> **The tasks**:
- a) List every distinct angular measurement, in arcseconds or arcminutes, that the passage on NGC 3242 gives.
- b) According to the passage on NGC 3242, how wide is the fovea?

Take an object you might be able to see in tonight's night sky - NGC
3242, a PN in Hydra, a.k.a. the "Ghost of Jupiter" nebula. It's about
26 arcseconds in diamater and is located at about 10 hours right
ascension.

Seds entry for NGC 3242
http://www.seds.org/~spider/spider/Misc/n3242.html
"Your Sky" finder chart for NGC 3242
http://www.fourmilab.to/cgi-bin/uncg...&z=1&deepm=8.6
Another NGC 3242 finder chart-
http://www.blackskies.com/pnweek4.htm

You take your 70mm refractor out and bring it up at 20x. The true field
size of the Ghost is about 26 arcseconds. In your apparent field of
view in your eyepiece it looks to be about 520 (20*26) arcseconds or
8.6 arcminutes in diameter.

Then you pop in a high magnification eyepiece; let's say 30x. The
apparent size of Ghost is now about 30*26 arcseconds, or about 780
arcseconds or 13 arcminutes. Because your'r viewing it at a higher
magnification, the image is dimmer. But, it's spread out over a wider
diameter on your fovea.
http://en.wikipedia.org/wiki/Fovea
http://en.wikipedia.org/wiki/Retina

The fovea is about 1.5mm across.
http://webvision.med.utah.edu/facts.html

Athough at higher magnification, the telescope projects the image of
NGC3242 spread-out over a wider circular area on your fovea, the
physics of the light coming from the Ghost of Jupiter hasn't changed.

> **Given information**:
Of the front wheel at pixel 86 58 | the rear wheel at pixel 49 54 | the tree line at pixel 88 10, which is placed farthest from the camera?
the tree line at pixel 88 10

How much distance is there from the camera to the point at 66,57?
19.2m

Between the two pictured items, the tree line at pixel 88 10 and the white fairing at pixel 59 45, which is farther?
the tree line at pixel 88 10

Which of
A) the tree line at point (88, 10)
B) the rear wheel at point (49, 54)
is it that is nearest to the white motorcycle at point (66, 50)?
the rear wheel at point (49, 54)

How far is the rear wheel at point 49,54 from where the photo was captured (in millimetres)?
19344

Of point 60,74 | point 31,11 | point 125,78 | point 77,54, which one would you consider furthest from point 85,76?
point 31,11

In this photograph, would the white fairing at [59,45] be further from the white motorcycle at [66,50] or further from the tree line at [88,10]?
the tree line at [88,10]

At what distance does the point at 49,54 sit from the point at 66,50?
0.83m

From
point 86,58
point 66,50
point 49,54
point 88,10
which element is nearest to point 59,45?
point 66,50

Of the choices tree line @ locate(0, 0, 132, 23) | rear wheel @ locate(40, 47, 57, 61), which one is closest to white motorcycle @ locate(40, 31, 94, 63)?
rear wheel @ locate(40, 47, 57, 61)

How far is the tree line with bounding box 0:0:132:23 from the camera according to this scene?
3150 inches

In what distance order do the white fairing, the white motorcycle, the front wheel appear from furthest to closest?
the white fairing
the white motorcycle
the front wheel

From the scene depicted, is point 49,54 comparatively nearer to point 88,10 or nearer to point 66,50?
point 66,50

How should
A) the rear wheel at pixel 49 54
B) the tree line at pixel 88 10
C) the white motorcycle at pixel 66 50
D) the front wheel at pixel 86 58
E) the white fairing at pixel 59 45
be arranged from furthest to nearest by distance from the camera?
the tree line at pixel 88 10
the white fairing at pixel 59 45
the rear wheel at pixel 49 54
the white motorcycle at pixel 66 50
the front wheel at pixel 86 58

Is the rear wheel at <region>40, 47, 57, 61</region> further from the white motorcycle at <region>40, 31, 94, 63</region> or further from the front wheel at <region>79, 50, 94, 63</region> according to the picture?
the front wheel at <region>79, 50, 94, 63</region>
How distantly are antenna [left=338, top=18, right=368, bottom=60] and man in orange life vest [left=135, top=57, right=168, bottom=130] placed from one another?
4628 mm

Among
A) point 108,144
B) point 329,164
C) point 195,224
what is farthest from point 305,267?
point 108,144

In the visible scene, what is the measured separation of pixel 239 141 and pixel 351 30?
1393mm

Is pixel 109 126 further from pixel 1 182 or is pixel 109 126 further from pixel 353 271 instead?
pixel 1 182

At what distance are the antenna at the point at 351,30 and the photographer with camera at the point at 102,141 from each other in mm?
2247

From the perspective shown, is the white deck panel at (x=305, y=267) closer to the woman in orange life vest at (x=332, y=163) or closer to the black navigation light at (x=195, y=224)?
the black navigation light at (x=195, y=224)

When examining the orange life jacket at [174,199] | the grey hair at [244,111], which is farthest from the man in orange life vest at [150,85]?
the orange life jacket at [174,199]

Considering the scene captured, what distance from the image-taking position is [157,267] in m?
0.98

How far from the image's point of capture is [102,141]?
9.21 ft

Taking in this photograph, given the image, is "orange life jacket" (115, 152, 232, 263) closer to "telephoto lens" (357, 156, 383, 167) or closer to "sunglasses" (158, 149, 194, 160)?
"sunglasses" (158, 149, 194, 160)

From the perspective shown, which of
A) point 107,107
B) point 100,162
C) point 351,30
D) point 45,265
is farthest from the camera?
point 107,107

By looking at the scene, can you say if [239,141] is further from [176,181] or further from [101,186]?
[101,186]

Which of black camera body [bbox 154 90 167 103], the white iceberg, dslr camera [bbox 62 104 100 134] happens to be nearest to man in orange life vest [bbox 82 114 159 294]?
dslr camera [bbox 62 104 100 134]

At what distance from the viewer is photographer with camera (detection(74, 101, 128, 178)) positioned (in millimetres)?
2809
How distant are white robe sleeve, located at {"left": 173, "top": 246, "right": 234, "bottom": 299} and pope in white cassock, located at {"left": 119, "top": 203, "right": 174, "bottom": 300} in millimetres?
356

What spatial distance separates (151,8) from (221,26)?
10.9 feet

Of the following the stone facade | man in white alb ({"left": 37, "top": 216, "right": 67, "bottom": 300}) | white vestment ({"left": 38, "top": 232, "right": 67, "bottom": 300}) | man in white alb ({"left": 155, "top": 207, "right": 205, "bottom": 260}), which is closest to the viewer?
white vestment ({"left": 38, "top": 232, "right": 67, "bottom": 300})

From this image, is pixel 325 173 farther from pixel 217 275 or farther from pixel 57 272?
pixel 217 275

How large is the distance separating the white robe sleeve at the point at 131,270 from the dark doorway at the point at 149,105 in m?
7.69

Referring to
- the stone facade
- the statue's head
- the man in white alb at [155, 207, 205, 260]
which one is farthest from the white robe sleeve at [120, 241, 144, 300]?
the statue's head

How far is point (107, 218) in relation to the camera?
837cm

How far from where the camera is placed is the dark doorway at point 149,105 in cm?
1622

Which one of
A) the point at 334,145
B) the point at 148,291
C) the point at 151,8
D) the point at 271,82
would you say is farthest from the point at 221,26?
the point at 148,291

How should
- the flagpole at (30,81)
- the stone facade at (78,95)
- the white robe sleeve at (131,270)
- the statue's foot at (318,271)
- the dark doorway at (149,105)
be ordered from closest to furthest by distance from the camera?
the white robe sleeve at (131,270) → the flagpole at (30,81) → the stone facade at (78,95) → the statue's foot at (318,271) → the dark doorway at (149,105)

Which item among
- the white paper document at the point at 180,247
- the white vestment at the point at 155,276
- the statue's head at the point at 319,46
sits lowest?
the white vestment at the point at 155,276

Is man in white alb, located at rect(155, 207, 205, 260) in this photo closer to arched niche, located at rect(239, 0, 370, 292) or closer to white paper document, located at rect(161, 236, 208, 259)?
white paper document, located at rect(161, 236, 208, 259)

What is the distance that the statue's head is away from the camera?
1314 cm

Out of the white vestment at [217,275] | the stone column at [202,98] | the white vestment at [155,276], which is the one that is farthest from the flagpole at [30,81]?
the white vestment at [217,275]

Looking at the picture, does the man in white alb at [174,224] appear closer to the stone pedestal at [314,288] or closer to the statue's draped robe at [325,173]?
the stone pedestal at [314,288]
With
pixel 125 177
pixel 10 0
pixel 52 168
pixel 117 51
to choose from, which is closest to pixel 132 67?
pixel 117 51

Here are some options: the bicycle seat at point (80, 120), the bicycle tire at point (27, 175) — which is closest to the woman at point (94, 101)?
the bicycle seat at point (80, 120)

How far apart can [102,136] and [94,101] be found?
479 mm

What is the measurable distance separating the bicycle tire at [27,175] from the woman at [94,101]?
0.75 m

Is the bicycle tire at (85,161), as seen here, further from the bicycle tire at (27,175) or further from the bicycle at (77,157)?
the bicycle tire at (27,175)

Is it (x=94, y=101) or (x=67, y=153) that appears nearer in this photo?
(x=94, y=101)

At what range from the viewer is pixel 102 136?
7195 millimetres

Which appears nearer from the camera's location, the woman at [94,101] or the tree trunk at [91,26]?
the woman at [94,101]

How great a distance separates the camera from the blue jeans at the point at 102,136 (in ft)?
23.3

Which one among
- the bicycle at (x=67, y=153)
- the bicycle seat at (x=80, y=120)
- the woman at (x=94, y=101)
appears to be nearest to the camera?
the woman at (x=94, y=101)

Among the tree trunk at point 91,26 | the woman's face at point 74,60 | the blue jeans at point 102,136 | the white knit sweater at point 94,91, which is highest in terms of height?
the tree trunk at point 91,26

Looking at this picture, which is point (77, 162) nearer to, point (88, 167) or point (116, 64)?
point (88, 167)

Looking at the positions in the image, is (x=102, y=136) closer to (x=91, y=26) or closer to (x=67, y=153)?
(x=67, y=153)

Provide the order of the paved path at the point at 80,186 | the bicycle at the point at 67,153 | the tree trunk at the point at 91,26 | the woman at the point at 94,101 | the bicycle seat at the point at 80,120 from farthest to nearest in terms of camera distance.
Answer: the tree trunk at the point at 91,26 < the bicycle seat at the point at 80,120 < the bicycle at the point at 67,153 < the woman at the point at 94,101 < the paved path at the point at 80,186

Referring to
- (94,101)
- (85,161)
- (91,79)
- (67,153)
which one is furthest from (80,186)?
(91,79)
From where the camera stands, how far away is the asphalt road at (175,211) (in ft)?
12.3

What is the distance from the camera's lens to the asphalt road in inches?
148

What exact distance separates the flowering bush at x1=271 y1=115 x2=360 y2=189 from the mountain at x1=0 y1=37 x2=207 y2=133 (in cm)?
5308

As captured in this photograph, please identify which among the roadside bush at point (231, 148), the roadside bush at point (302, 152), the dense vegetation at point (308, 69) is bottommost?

> **Per-task answers**:
- a)
- 26 arcseconds
- 520 arcseconds
- 8.6 arcminutes
- 780 arcseconds
- 13 arcminutes

- b) About 1.5 mm across.